MaxwellBuchanan, Jul 09 2019
  

       ^ Due to conservation of momentum and Galilean relativity, that doesn't make any sense.   

       Re the idea, vacuum balloons are well considered infeasible on Earth, but they may be non-infeasible on Mars. (Chrome was complaining about my use of "feasible" there, so I fixed it.) But we don't yet know about the winds at altitude or latitude on Mars (:-#). Anyway, if you somehow manage to do this on Earth (maybe with centrifugally supported vacuum tubes with sheaths to prevent them acting as Flettner rotors), at a latitude of 30°, then the minimum orbital inclination that you can launch to is also 30°. Therefore, it would probably be a good idea to launch to a parking orbit, reduce inclination, and then burn to escape, rather than launching directly to escape, which would result in a minimum inclination to the ecliptic of 6.5° (I think). That is, of course, unless you want a high inclination to the ecliptic. Then launching directly to escape is fine (orbital-mechanically at least, maybe not for other reasons), and you can also get a higher inclination if you can aim the exit end of the tube equatorward.
notexactly, Jul 22 2019
  

       // they may be non-infeasible on Mars //   

       Sp. "non-unfeasible" ?   

       Why not just say "feasible" rather than employing a double negative ?   

       Anyway ..   

       Buoyant flight using a vacuum lifting body is progressively less practical as the external pressure increases. On Mars, you have a thin atmosphere - lower density, lower pressure - but concomitantly less lift, which is directly proportional to the difference in mass between the envelope and the surrounding gas.   

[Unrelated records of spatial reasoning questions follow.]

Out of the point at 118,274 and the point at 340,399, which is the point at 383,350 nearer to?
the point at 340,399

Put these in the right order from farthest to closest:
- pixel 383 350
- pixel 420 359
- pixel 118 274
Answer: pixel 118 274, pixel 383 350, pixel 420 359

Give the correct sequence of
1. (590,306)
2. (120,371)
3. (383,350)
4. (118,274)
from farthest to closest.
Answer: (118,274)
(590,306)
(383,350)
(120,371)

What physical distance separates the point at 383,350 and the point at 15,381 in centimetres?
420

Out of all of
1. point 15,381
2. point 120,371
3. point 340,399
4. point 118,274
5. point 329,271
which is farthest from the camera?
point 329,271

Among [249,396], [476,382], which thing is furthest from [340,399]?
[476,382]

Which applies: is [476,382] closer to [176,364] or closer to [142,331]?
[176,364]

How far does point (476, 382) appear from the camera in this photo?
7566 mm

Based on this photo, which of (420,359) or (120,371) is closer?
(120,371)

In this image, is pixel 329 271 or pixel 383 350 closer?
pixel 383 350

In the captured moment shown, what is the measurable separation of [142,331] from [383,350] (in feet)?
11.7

       Gas filled buoyant balloons are typically at the same pressure at their lower end as the surrounding gas, indeed hot air balloons have a very large hole which has no effect on their lifting power. At the top, the force exerted is the "lift" of the envelope.   

       A balloon with 1kg of disposable lift in the Martian atmosphere will have to be proportionately bigger than an equivalent on your planet, and because of square/cube law the forces a vacuum balloon would be subjected to, given its much greater size, would be increased.   

       The best place to deploy a vacuum balloon would be on one of the gas giants - but it wouldn't be a "balloon", but a float.   

       Think of it this way; a thin steel sphere containing a vacuum would be buoyant in liquid water and could sustain an appreciable crush depth; but it ain't gonna fly ...
8th of 7, Jul 22 2019
  

       // Why not just say "feasible" rather than employing a double negative ? //   

       Because Chrome wanted me to change it to "possible", and I didn't feel like it.   

       See [link] re feasibility of vacuum balloons on Mars.
notexactly, Jul 22 2019
  

       There have been similar proposals. "StarTram" supported itself with magnetic repulsion between a superconducting cable above the evacuated tube with railgun and superconducting cables on the ground. They had a "plasma window" to keep air from rushing in at the end. Also a "space fountain", which had a similar evacuated tube with things rushing in it, but it slowed things down instead of speeding them up and elevated itself off the stolen momentum. They're all about 2000km long because that's what it takes to accelerate people to escape velocity safely.
rjenkins, Aug 27 2019
  

       // safely //   

       There's that strange word again ...
8th of 7, Aug 27 2019
  

       In this context "safely" means "without killing them by design".
rjenkins, Sep 07 2019
  

       Just as long as killing them by accident, carelessness, incompetence or indifference is still OK.